Become a Patron!
True Information is the most valuable resource and we ask you to give back.
Stasi Files Shed Light on Putin’s KGB Past
- By Adam Tanner
- Feb. 27 2001 00:00
DRESDEN, Germany — The East German secret police had a favor to ask of their KGB comrades: Could the Soviet Union recruit a man who lived next to a German Communist Party guesthouse in Dresden and ask him to spy on visitors there?
“Comrade V.V. Putin to accomplish this,” a Soviet official scribbled by hand on the secret 1987 letter from the Stasi, referring to KGB agent, now president, Vladimir Putin.
Later, another Russian note suggested the recruitment did not go ahead: “To be returned, unaccomplished.”
Whether Putin failed or whether his KGB bosses later simply refused the mission is unclear. Another handwritten Russian note says curtly the document is to be destroyed: Unichtozhit.
Yet the letter survived. It was one of hundreds of pages of previously unpublished documents obtained by Reuters on KGB-Stasi activities in the Dresden area from Germany’s vast archives of Stasi material. They cover 1984 to 1990, when Major Putin was a junior member of a small team of 10 to 15 KGB agents in Dresden, East Germany.
In keeping with the protocol of the times, the letters are mostly between the top Stasi and KGB officials, and Putin is rarely mentioned by name. But the documents give insight to the cloak-and-dagger world where he lived much of his adult life.
No Dial Tone
One rare instance when Putin himself wrote to the local Stasi head, General-Major Horst B?hm, concerned a KGB informant who worked in East Germany’s state wholesale trade enterprise.

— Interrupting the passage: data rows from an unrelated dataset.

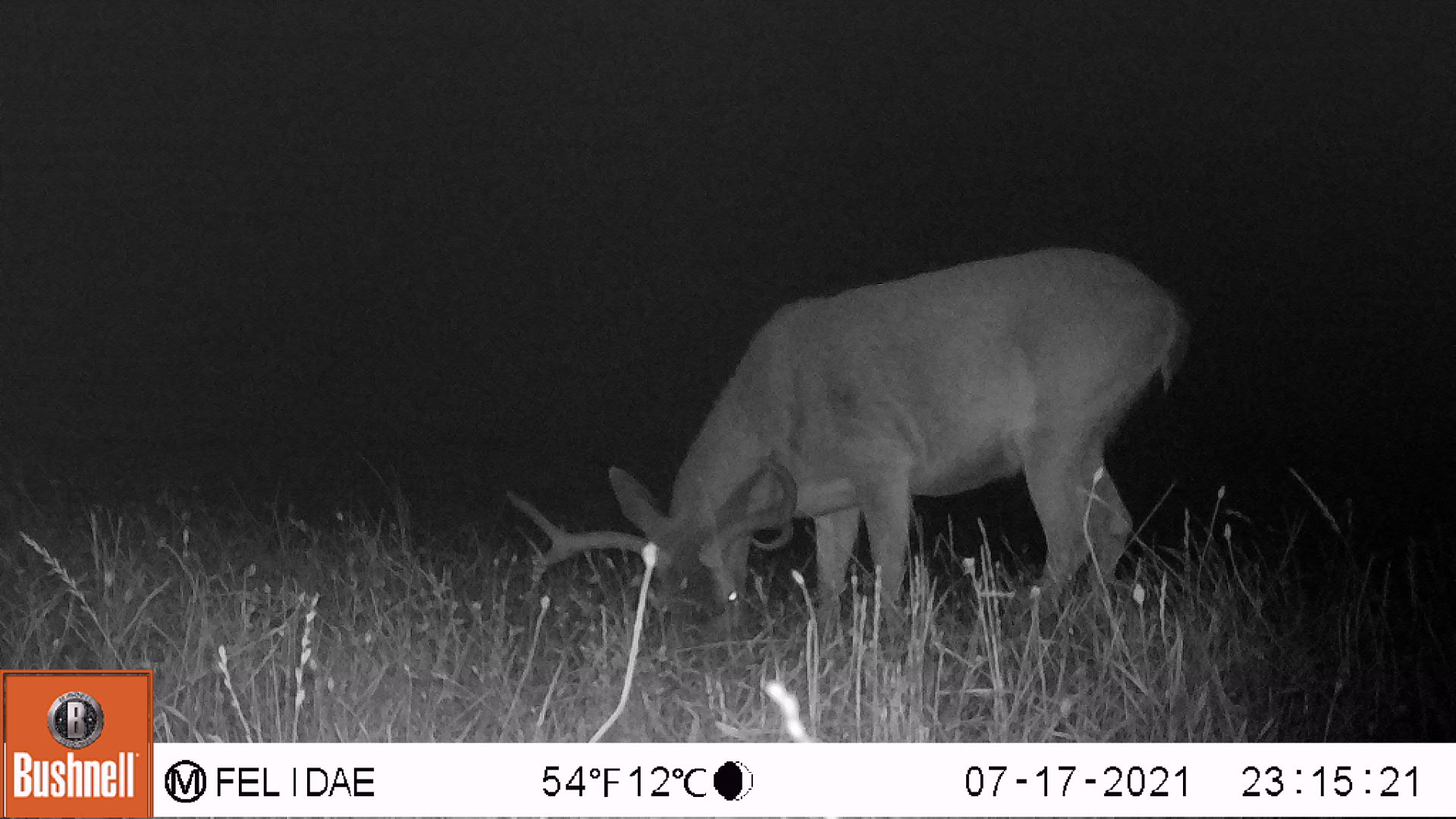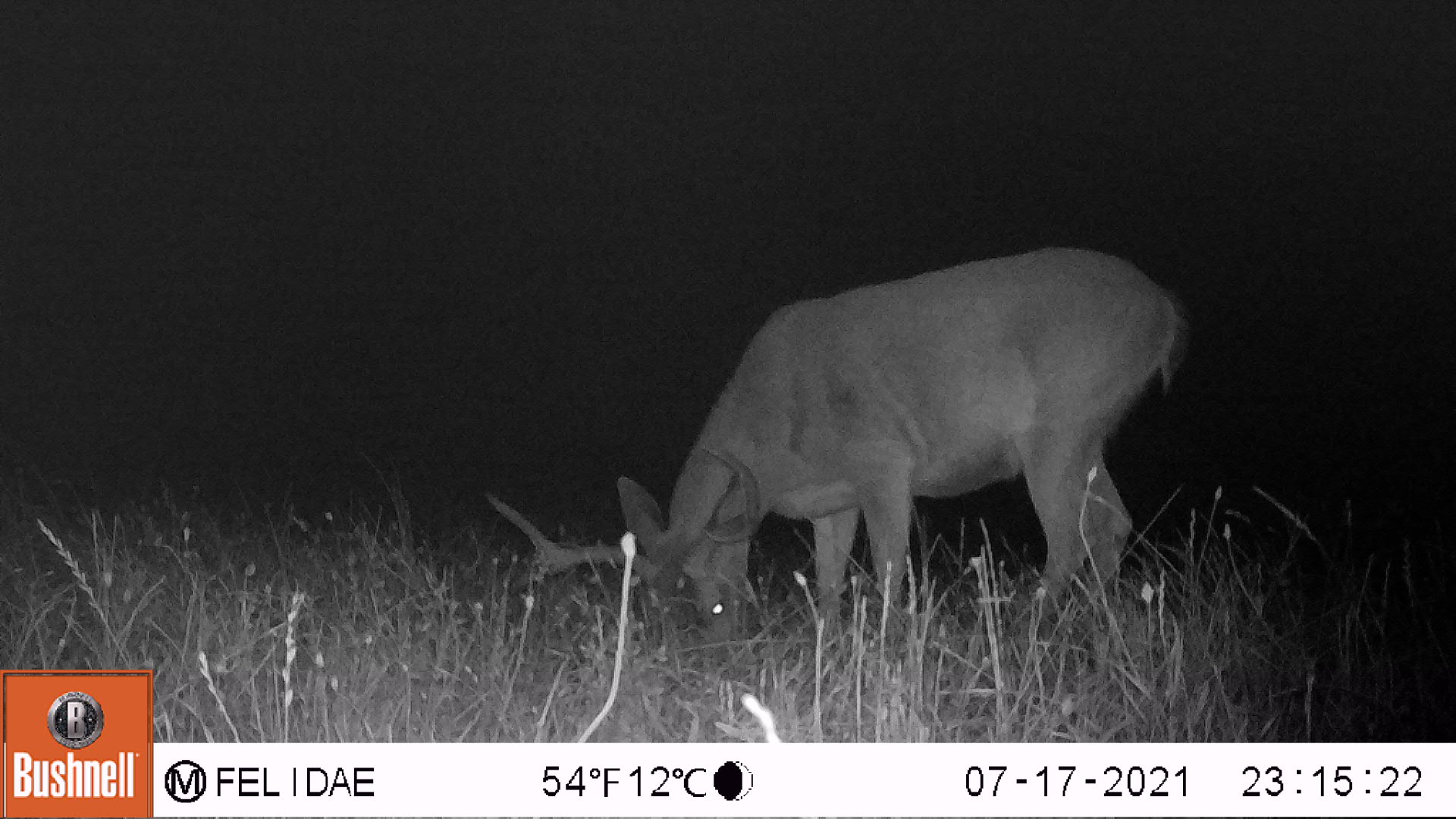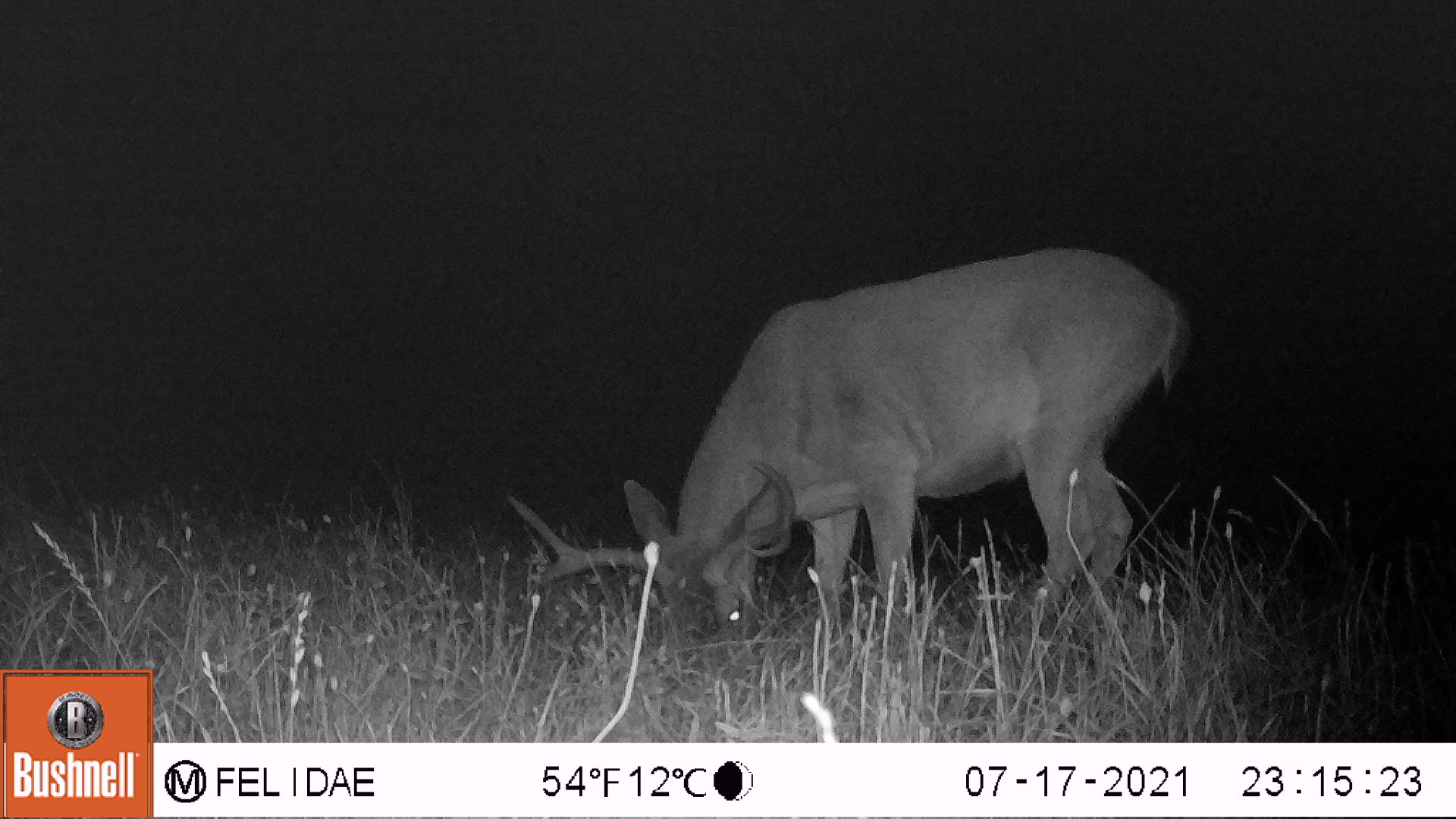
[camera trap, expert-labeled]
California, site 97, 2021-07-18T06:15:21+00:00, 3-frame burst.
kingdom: Animalia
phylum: Chordata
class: Mammalia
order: Artiodactyla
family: Cervidae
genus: Odocoileus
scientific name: Odocoileus hemionus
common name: mule deer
Mule deer (Odocoileus hemionus).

The man’s “telephone connection was mistakenly cut off in March 1989,” Putin wrote, seeking to fix the problem.
“Considering that our informant was a former member of the police who support us, the People’s Police headquarters applied to the post office to get a phone line,” he wrote. “Nonetheless, there are still problems in solving this.”
Subsequent notes show the phone line was installed days later, lightning speed in a country where it could take years or even a lifetime to get a telephone.
The informant’s name and why he was of interest to Putin remain a mystery. The name is blacked out in the document, which was obtained under German freedom of information rules from the agency overseeing the Stasi archives.
The files also reveal tensions between Putin’s office and the Stasi, especially when the KGB tried to recruit Stasi agents without their bosses knowing.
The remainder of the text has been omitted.